Many surgeons inject viscoelastic into the anterior chamber at the start of goniotomy and trabeculotomy in order to prevent collapse of the chamber and to tamponade bleeding intraoperatively. To prevent a postoperative spike in IOP, thorough removal of the viscoelastic at the end of the procedure is necessary.
The success rates of these 2 angle surgeries are similar, but each procedure has its advantages (Table 11-12) and disadvantages. Complications associated with these procedures include hyphema, infection, iris damage, lens damage, and uveitis. Descemet membrane may be stripped during a trabeculotomy.
Table 11-12 Comparison of the Advantages of Goniotomy and Trabeculotomy
Angle surgery has a success rate of 70%–80% in infants presenting with PCG between 3 and 12 months of age; this success rate includes repeated angle procedures, which are common for this disease. Trabeculectomy or tube shunt surgery should be considered after 2 or more angle surgeries fail to control the IOP or when adjunctive medical therapy is inadequate.

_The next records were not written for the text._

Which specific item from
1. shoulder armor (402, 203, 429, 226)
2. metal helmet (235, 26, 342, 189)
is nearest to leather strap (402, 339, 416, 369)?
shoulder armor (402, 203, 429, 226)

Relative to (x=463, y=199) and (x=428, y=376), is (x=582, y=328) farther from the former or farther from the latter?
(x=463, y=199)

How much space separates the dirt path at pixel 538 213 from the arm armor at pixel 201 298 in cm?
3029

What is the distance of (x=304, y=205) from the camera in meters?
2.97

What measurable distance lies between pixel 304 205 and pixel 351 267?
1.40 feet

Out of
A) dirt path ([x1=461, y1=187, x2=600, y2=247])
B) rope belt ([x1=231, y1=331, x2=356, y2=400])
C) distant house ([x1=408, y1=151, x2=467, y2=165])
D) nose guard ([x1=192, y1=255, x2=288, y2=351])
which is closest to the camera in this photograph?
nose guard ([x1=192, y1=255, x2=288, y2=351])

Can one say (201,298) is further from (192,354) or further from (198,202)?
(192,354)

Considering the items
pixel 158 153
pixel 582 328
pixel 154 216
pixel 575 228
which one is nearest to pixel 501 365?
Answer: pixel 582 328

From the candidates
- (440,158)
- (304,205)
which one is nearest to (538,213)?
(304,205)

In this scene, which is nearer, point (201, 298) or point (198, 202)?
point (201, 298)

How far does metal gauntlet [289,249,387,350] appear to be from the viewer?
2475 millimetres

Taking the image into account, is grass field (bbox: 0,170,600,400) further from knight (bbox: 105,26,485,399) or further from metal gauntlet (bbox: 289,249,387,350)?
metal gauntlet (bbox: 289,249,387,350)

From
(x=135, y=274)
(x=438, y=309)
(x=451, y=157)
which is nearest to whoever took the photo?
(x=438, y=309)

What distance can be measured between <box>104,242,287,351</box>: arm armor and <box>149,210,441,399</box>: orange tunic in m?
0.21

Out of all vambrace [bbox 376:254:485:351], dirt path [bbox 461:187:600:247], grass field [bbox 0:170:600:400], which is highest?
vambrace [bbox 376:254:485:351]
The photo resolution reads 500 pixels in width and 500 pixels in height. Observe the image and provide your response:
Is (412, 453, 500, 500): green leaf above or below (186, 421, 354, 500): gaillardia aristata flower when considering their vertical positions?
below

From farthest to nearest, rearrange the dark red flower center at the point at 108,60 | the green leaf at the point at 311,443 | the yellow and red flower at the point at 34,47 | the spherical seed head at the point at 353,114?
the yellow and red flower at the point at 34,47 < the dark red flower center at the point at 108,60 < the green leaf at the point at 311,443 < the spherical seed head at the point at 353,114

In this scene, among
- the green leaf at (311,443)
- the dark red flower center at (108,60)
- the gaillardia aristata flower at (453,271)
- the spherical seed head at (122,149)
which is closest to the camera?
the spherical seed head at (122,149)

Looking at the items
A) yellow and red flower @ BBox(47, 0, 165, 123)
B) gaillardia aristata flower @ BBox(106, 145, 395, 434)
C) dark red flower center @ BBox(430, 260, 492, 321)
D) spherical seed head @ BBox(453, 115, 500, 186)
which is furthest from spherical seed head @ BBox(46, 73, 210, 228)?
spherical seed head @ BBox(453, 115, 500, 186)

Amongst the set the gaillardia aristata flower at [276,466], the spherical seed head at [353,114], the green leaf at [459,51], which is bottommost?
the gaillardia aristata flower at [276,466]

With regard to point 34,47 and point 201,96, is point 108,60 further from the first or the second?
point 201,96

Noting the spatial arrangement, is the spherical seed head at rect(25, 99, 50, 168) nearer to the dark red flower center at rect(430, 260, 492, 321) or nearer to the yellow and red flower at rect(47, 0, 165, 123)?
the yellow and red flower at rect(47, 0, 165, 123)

Trabeculectomy and tube shunt surgery
If angle surgery is not successful, the surgeon must take several factors into account when deciding between trabeculectomy and tube shunt surgery as the next procedure. Trabeculectomy has a low success rate in children younger than 2 years and in aphakic eyes. Failure rates are high without the use of antifibrotics, but serious risks of bleb leaks and bleb infections are associated with the use of these agents. Due to the risk of blebitis and endophthalmitis, mitomycin C (MMC)–augmented trabeculectomy should be performed with caution in pediatric patients who are too young to understand good hygiene, which is necessary to minimize the risk of infection.
Tube shunt surgery is useful for lowering IOP, has higher success rates in children compared to trabeculectomy, and is associated with a lower risk of bleb-related infections. Success rates vary with different tube shunts, diagnoses, and patient ages. Complications include anterior migration of the tube with resultant corneal damage, tube blockage, tube erosion, infection, cataract, motility disturbances, bleb encapsulation with elevated IOP, and pupil distortion. In small eyes, the surgeon must ensure the posterior aspect of the drainage device plate does not compress the optic nerve. IOPs are usually higher after implantation of these devices than after successful trabeculectomy, and most children need to continue using topical ocular hypotensive medications, as is the case for adults.
Cyclodestruction
In children, cyclodestruction (discussed in Chapter 13) is reserved for cases refractory to other surgical and medical treatments. When these procedures are performed in pediatric patients, general anesthesia is required. The rate of complications is lower with cyclodestructive laser procedures than with cyclocryotherapy. A disadvantage of cyclodestructive procedures is the difficulty in titrating the results. Another disadvantage is the risk of serious complications—which include hypotony, uveitis, retinal detachment, phthisis bulbi, and blindness. The most common cyclodestructive modalities currently used are transscleral and endoscopic cyclophotocoagulation (ECP) with the diode laser. ECP is particularly useful in eyes with distorted anterior segment anatomy and in eyes with prior unsuccessful transscleral cyclophotocoagulation. Either procedure can be very useful for providing additional IOP lowering after tube shunt surgery.